» What is expected
Rewrite the part of the Cat's Cradle review starting at "It is probably" and ending at "number of times.", changing "stabs" to "jabs".

» Text segment
● ● ● ●

Full House Reading Challenge – Cat’s Cradle – Kurt Vonnegut

Genre:  Fantasy, Dystopia

Narrative Style: first person

Rating: 3/5

Format: Paperback

Published: 1963

Synopsis: Dr. Hoenikker has created a deadly weapon which, if deployed, will freeze all of earth’s water. John, the narrator is writing a book about the day of the bombing of Hiroshima which brings him into contact with Hoenikker’s children and then his supervisor, where he learns of Ice-Nine, the deadly substance that  Hoenikker has invented. Later, he ends up on the same Caribbean island as the Hoenikker children. the island is ruled by dictator Papa Monzano and is in thrall to banned religion Bokononism. Will John discover the Ice-nine in time to stop the end of the world? 

Challenges: Full House Reading Challenge – genre fantasy

That was one of the hardest synopses to write. It is extremely difficult to explain exactly what this novel is about. Of course, Vonnegut’s novels are always a little crazy but even by that standard, this was off the wall.

It is probably easier to say what it satirises. First of all, there is Bokononism which is based on foma which are harmless untruths. Vonnegut has any number of stabs at the concept of religion. Bokononism is absurd and ridiculous but no more than most real religions seem when viewed from the outside. For me, this was the most successful part of the book which made me laugh a number of times.

● ● ● ●

» Information supplied
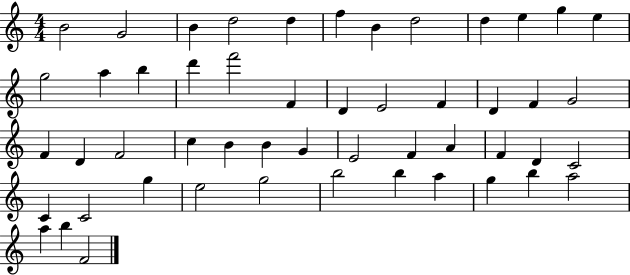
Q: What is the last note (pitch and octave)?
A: F4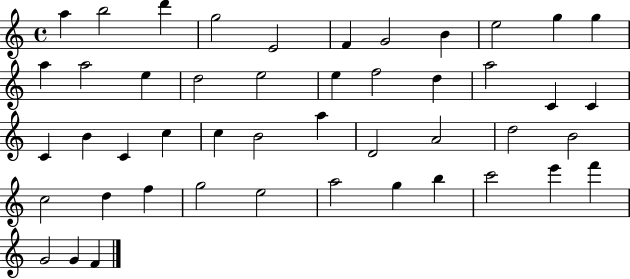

● ● ● ●

» The answer
It is probably easier to say what it satirises. First of all, there is Bokononism which is based on foma which are harmless untruths. Vonnegut has any number of jabs at the concept of religion. Bokononism is absurd and ridiculous but no more than most real religions seem when viewed from the outside. For me, this was the most successful part of the book which made me laugh a number of times.